Material to process:
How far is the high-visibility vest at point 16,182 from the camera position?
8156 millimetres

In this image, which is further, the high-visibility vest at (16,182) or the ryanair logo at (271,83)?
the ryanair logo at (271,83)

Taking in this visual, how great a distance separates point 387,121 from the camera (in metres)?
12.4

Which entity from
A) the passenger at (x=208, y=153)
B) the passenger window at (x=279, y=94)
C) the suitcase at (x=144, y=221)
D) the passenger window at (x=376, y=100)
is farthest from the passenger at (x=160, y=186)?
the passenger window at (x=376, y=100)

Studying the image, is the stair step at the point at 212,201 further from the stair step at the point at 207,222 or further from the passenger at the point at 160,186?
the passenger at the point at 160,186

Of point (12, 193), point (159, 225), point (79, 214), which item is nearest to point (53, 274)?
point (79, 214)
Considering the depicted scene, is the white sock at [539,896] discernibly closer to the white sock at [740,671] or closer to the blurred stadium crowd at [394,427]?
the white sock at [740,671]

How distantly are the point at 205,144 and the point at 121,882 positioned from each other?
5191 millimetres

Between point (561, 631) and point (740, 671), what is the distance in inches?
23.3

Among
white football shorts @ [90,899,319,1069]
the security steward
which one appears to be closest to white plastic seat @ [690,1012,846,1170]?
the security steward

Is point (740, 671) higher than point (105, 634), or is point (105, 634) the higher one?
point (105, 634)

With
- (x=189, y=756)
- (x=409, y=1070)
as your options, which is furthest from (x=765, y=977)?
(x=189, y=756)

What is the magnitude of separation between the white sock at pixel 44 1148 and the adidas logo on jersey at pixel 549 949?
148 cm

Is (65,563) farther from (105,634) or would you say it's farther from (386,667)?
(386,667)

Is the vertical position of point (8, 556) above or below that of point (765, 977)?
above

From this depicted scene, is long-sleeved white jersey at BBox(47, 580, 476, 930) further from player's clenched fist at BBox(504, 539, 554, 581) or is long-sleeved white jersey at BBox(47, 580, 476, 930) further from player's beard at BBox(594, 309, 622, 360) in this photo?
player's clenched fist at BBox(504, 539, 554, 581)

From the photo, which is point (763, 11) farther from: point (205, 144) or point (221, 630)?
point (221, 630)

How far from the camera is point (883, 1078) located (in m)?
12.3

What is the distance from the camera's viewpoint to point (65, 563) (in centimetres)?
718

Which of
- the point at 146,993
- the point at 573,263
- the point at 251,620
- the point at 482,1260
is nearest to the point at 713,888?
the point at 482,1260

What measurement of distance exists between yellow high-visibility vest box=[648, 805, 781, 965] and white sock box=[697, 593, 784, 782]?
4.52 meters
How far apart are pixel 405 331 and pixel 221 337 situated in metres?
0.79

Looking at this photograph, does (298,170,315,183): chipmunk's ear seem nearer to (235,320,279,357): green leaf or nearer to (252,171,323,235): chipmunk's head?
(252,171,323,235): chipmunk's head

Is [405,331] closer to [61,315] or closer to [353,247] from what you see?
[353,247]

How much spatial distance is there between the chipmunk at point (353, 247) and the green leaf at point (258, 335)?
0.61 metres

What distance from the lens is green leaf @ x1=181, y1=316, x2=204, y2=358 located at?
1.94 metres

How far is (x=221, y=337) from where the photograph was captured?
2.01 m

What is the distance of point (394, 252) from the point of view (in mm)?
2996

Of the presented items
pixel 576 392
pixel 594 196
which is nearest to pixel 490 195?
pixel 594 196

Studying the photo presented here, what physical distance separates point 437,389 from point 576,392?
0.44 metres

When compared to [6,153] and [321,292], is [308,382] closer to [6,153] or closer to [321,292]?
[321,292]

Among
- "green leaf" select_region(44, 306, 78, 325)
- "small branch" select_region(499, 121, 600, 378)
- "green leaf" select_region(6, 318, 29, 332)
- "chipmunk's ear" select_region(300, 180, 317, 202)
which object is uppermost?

Request: Rewrite the material above, switching each "high-visibility vest" to "reflective vest" and leaving every other word as it is.

Written solution:
How far is the reflective vest at point 16,182 from the camera position?
8156 millimetres

In this image, which is further, the reflective vest at (16,182) or the ryanair logo at (271,83)?
the ryanair logo at (271,83)

Taking in this visual, how great a distance separates point 387,121 from the camera (in metres)?
12.4

Which entity from
A) the passenger at (x=208, y=153)
B) the passenger window at (x=279, y=94)
C) the suitcase at (x=144, y=221)
D) the passenger window at (x=376, y=100)
is farthest from the passenger at (x=160, y=186)?
the passenger window at (x=376, y=100)

Studying the image, is the stair step at the point at 212,201 further from the stair step at the point at 207,222 or further from the passenger at the point at 160,186?
the passenger at the point at 160,186

Of point (12, 193), point (159, 225), point (79, 214), which item is nearest to point (53, 274)?
point (79, 214)
Considering the depicted scene, is the white sock at [539,896] discernibly closer to the white sock at [740,671] or closer to the blurred stadium crowd at [394,427]?
the white sock at [740,671]

How distantly are the point at 205,144 and the point at 121,882 positioned from each other?
5191 millimetres

Between point (561, 631) and point (740, 671), what is the distance in inches?
23.3

Among
white football shorts @ [90,899,319,1069]
the security steward
which one appears to be closest to white plastic seat @ [690,1012,846,1170]?
the security steward

Is point (740, 671) higher than point (105, 634), or is point (105, 634) the higher one?
point (105, 634)

With
- (x=189, y=756)
- (x=409, y=1070)
as your options, which is furthest from (x=765, y=977)?
(x=189, y=756)

What is the magnitude of separation between the white sock at pixel 44 1148 and the adidas logo on jersey at pixel 549 949?
148 cm

Is (65,563) farther from (105,634) or would you say it's farther from (386,667)?
(386,667)

Is the vertical position of point (8, 556) above or below that of point (765, 977)?
above

From this depicted scene, is long-sleeved white jersey at BBox(47, 580, 476, 930) further from player's clenched fist at BBox(504, 539, 554, 581) or is long-sleeved white jersey at BBox(47, 580, 476, 930) further from player's beard at BBox(594, 309, 622, 360) in this photo?
player's clenched fist at BBox(504, 539, 554, 581)

From the photo, which is point (763, 11) farther from: point (205, 144) or point (221, 630)?
point (221, 630)

How far from the camera is point (883, 1078) located (in m)?
12.3

What is the distance from the camera's viewpoint to point (65, 563) (in centimetres)?
718

Which of
- the point at 146,993
- the point at 573,263
- the point at 251,620
- the point at 482,1260
is nearest to the point at 713,888?
the point at 482,1260

What measurement of distance exists between yellow reflective vest box=[648, 805, 781, 965] and white sock box=[697, 593, 784, 782]?
4.52 meters
How far apart are pixel 405 331 and pixel 221 337 situated in metres?
0.79

Looking at this photograph, does (298,170,315,183): chipmunk's ear seem nearer to (235,320,279,357): green leaf or nearer to (252,171,323,235): chipmunk's head?
(252,171,323,235): chipmunk's head

Is [405,331] closer to [61,315] or closer to [353,247] from what you see?
[353,247]

How much spatial distance is there between the chipmunk at point (353, 247) and the green leaf at point (258, 335)?
0.61 metres

What distance from the lens is green leaf @ x1=181, y1=316, x2=204, y2=358 located at?
1.94 metres

How far is (x=221, y=337) from where the photograph was captured?
2.01 m

What is the distance of point (394, 252) from the point of view (in mm)?
2996

Of the presented items
pixel 576 392
pixel 594 196
which is nearest to pixel 490 195?
pixel 594 196

Studying the photo presented here, what physical distance separates point 437,389 from point 576,392?
0.44 metres

When compared to [6,153] and [321,292], is [308,382] closer to [6,153] or closer to [321,292]?
[321,292]

Among
- "green leaf" select_region(44, 306, 78, 325)
- "small branch" select_region(499, 121, 600, 378)
- "green leaf" select_region(6, 318, 29, 332)
- "chipmunk's ear" select_region(300, 180, 317, 202)
which object is uppermost?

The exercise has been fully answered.